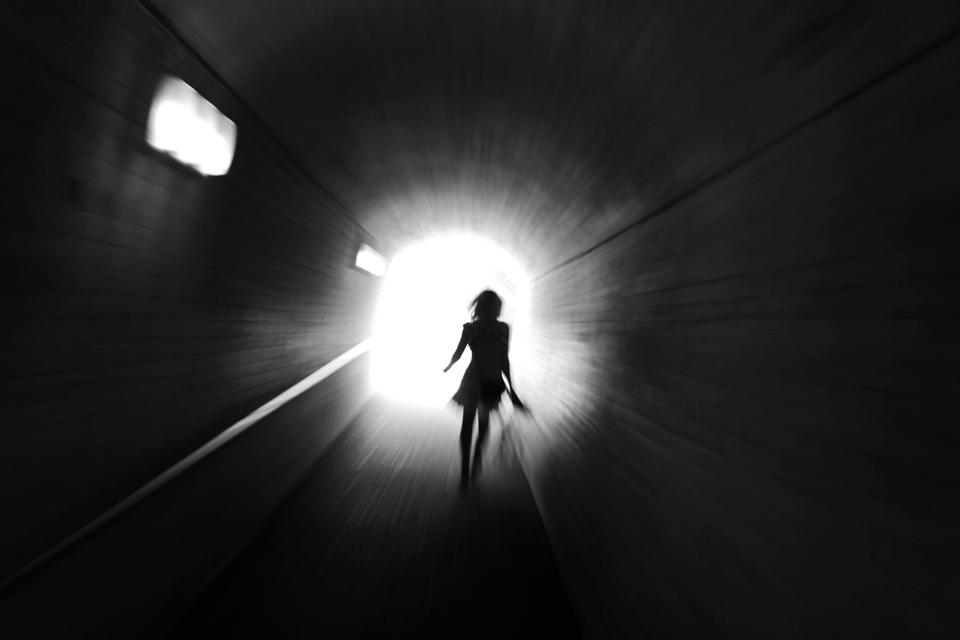 Rear view silhouette of woman walking towards light at the end of tunnel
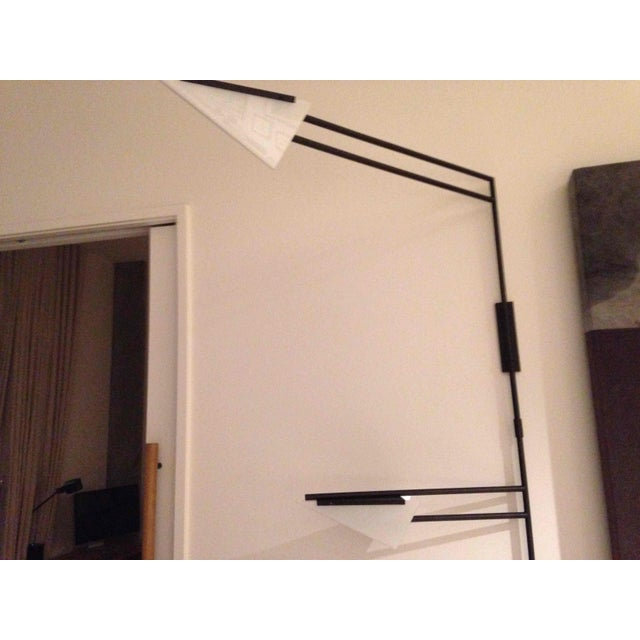 Very dramatic wall mounted swing arm lamp with two shades. Perfect for a Study or office. Plug in, professional wall...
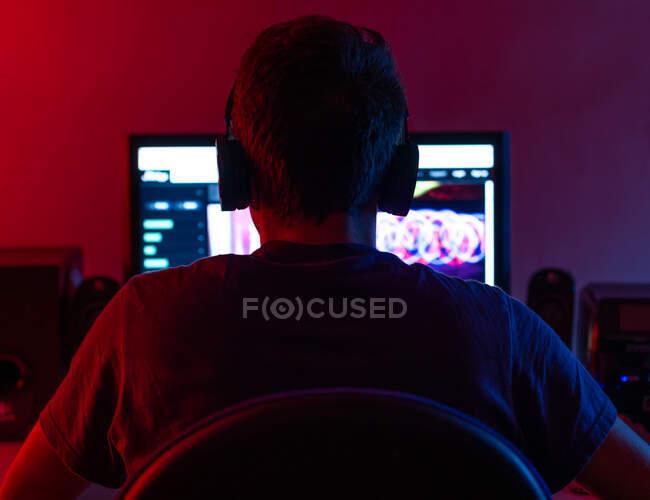 Rückansicht der ruhigen jungen Brunet in Freizeitkleidung und drahtlosem Headset surft zeitgenössischen Computer mit leerem Bildschirm, während sie am Tisch im dunklen Raum sitzen — Stockfoto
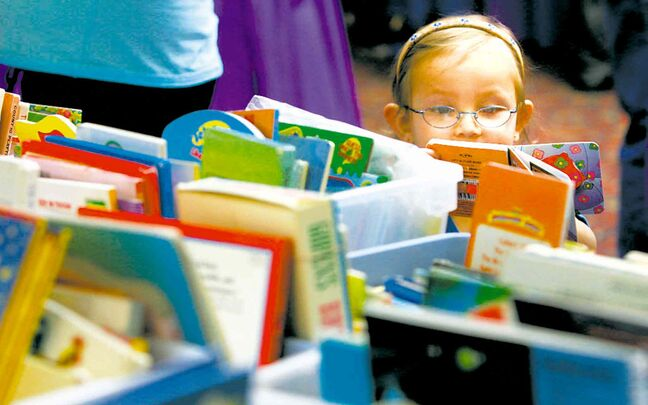In this file photo, Madison McKinney peruses books at a previous market.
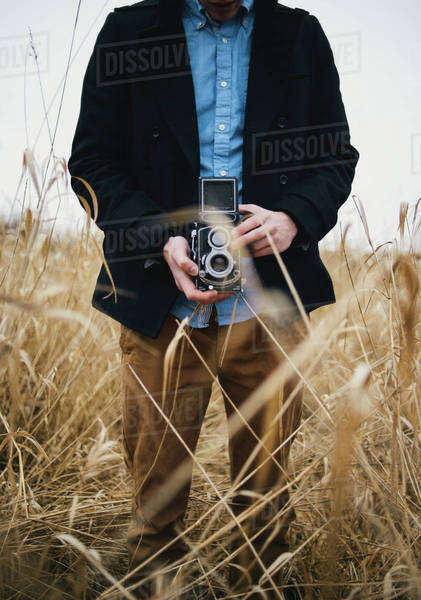 Midsection of man photographing through retro styled camera at Garry Point Park Royalty-free stock photo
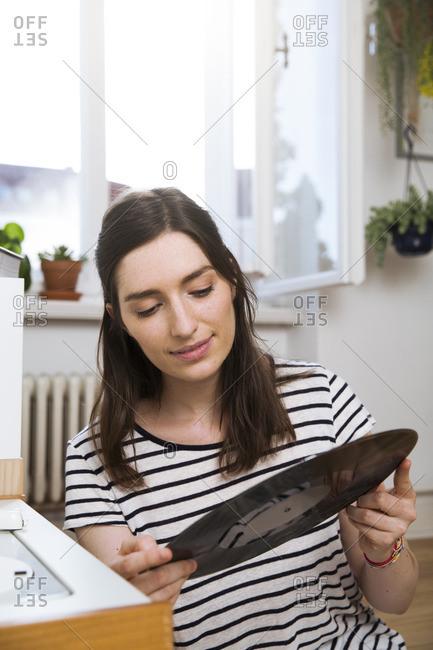 Woman at home looking at record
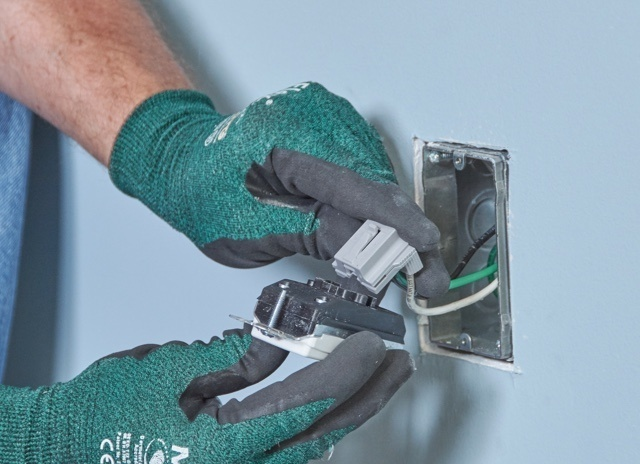 Contractor with gloved hands installing snap-in PlugTail outlet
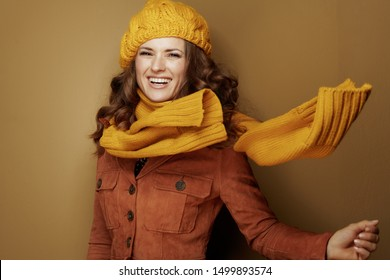 Hello autumn. Portrait of 40 year old woman in yellow beret and scarf on bronze background.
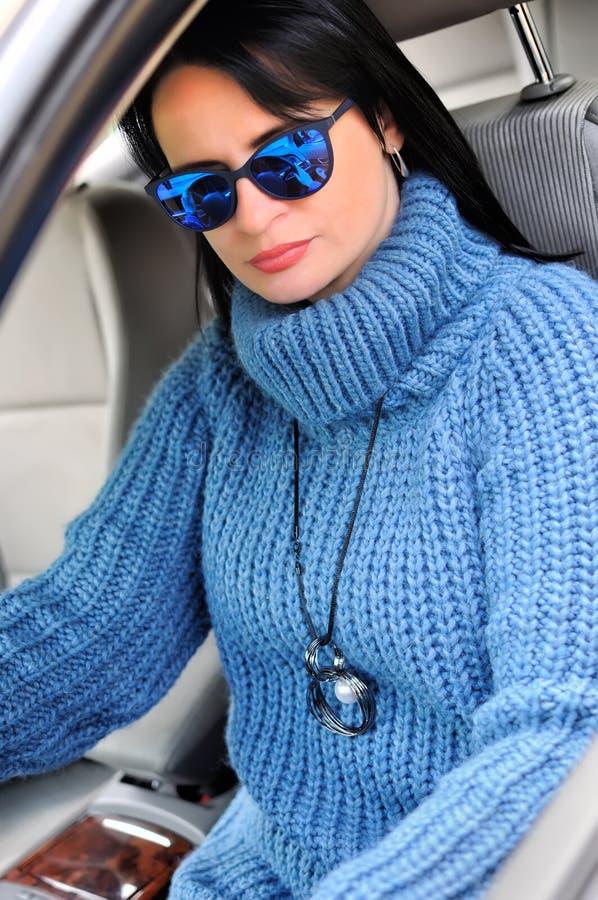 Eine schöne hübsche brunette Frau in einer blauen Strickjacke mit einem Anhänger und Sonnenbrille, die im Auto auf dem Fahrersitz stockbilder
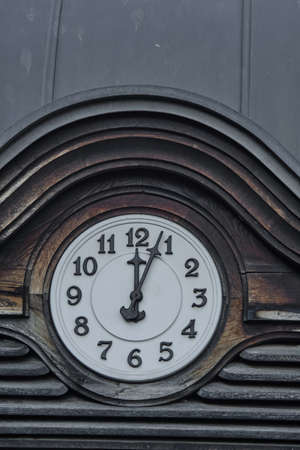 White dial. Arrows indicate the beginning of the first.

- Exercise requirements -
Write out exactly, with no pictures, each line from the one containing "Hello autumn. Portrait" through the last line of the listing above, both included.

- Written response -
 Hello autumn. Portrait of 40 year old woman in yellow beret and scarf on bronze background.
 Eine schöne hübsche brunette Frau in einer blauen Strickjacke mit einem Anhänger und Sonnenbrille, die im Auto auf dem Fahrersitz stockbilder
 White dial. Arrows indicate the beginning of the first.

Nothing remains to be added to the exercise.